▸ Testo del documento:
########

L’inflazione galoppante degli ultimi anni continua a colpire duramente il potere d’acquisto delle famiglie italiane, ma è l’aumento esponenziale dei prezzi dei beni di prima necessità che rappresenta oggi la maggiore fonte di vulnerabilità per le famiglie.
Secondo i dati più recenti dell’Istat, il costo della vita per alimenti, energia e spese domestiche è cresciuto ben oltre il tasso d’inflazione generale. Questo rincaro colpisce in particolare i nuclei a basso reddito, costretti a tagliare su spese vitali come la salute e l’istruzione.
Se un tempo le famiglie potevano risparmiare su spese non essenziali, oggi il problema si è spostato su necessità fondamentali. La spesa alimentare, ad esempio, è aumentata del 10% nell’ultimo anno, e le bollette dell’energia elettrica e del gas hanno registrato incrementi ancora maggiori, rendendo difficile per molte famiglie arrivare a fine mese.
Questo ha portato a una crescente rinuncia alle cure mediche: il 10% degli italiani ha posticipato o rinunciato a visite mediche e trattamenti importanti. Tra le famiglie povere, questa percentuale è ancora più alta, con molti che scelgono di pagare le bollette piuttosto che affrontare le spese sanitarie.

########

▸ Consegna 1:
Riassumi il testo in due frasi.
▸ Consegna 2:
Ripeti fedelmente il brano del testo compreso tra "Questo ha portato" e "le spese sanitarie.", estremi inclusi.
▸ Consegna 3:
Per favore, indica se ciascuna affermazione concorda con il testo. Rispondi sì o no e cita tra virgolette le parole del testo che lo stabiliscono.
(a) La spesa alimentare è aumentata del 20% nell'ultimo anno.
(b) Il costo della vita per alimenti, energia e spese domestiche è cresciuto più del tasso d'inflazione generale.
(c) Tra le famiglie povere la percentuale di chi rinuncia alle cure mediche è inferiore a quella generale.

########

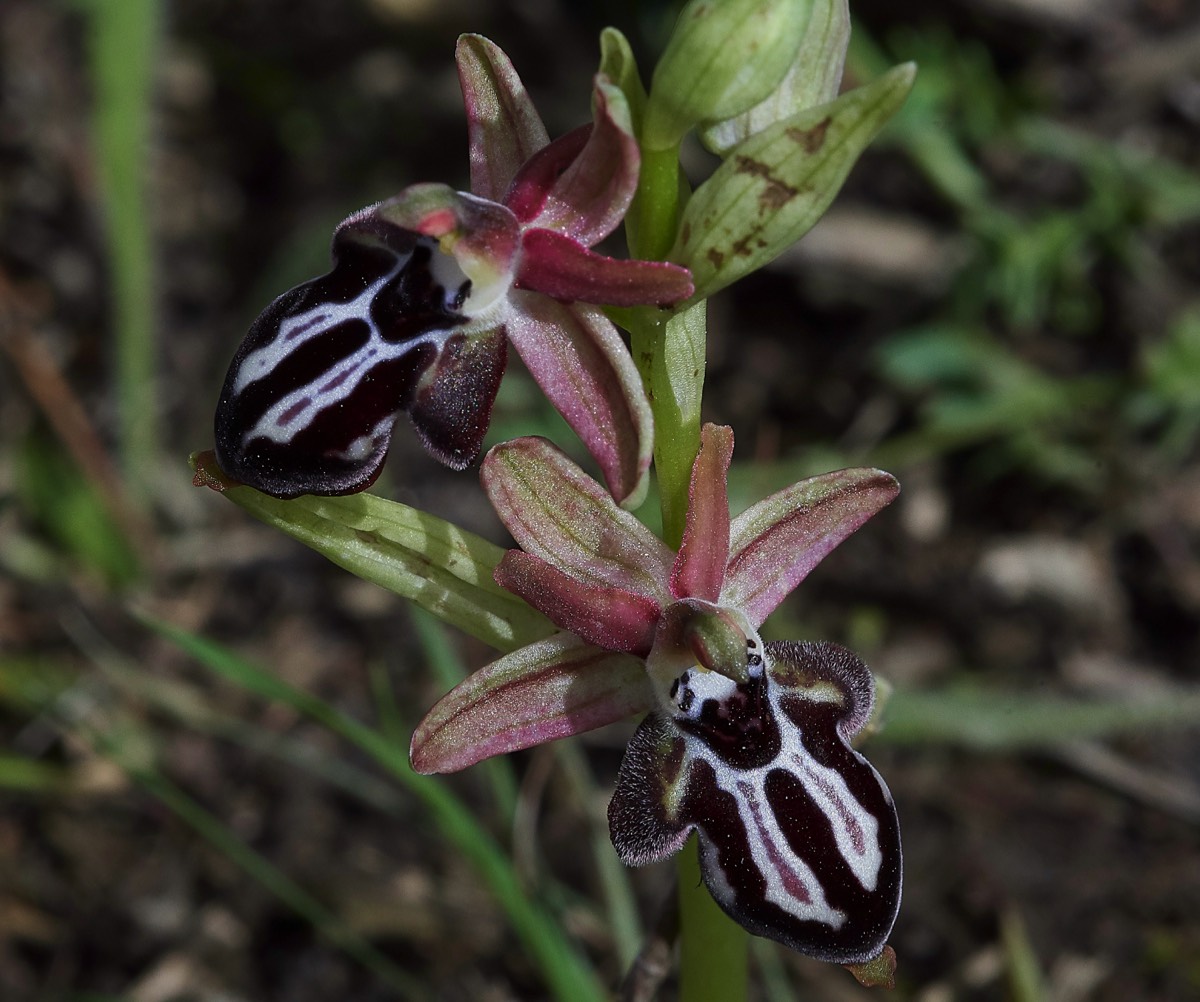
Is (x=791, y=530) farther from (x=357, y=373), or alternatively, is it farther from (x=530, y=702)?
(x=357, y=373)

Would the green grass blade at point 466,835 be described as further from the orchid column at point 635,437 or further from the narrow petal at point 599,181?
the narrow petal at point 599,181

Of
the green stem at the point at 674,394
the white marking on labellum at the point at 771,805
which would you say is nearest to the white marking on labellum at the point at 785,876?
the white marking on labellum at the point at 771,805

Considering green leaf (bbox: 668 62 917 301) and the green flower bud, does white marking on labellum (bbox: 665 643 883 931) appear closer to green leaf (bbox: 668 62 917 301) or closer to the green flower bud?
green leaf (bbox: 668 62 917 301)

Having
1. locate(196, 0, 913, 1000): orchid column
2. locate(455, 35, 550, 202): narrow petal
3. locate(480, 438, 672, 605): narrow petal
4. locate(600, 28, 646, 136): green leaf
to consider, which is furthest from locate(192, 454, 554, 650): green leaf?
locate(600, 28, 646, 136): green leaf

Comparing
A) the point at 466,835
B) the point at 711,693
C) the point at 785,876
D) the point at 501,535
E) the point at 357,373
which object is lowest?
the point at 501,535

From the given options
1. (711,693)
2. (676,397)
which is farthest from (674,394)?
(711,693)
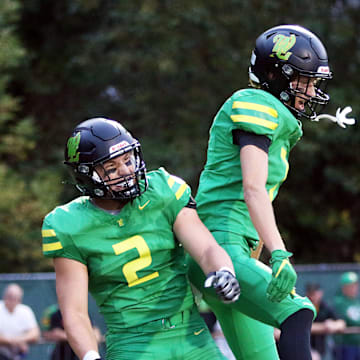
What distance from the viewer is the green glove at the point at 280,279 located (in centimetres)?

########

▸ Soluzione 1:
Secondo l'Istat, il costo di alimenti, energia e spese domestiche è cresciuto ben oltre il tasso d'inflazione generale. Questo rincaro è oggi la maggiore fonte di vulnerabilità per le famiglie italiane, soprattutto per quelle a basso reddito, e ha portato il 10% degli italiani a posticipare o rinunciare a visite mediche e trattamenti importanti, con una quota ancora più alta tra le famiglie povere.

▸ Soluzione 2:
Questo ha portato a una crescente rinuncia alle cure mediche: il 10% degli italiani ha posticipato o rinunciato a visite mediche e trattamenti importanti. Tra le famiglie povere, questa percentuale è ancora più alta, con molti che scelgono di pagare le bollette piuttosto che affrontare le spese sanitarie.

▸ Soluzione 3:
(a) No: "La spesa alimentare, ad esempio, è aumentata del 10% nell’ultimo anno".
(b) Sì: "il costo della vita per alimenti, energia e spese domestiche è cresciuto ben oltre il tasso d’inflazione generale".
(c) No: "Tra le famiglie povere, questa percentuale è ancora più alta".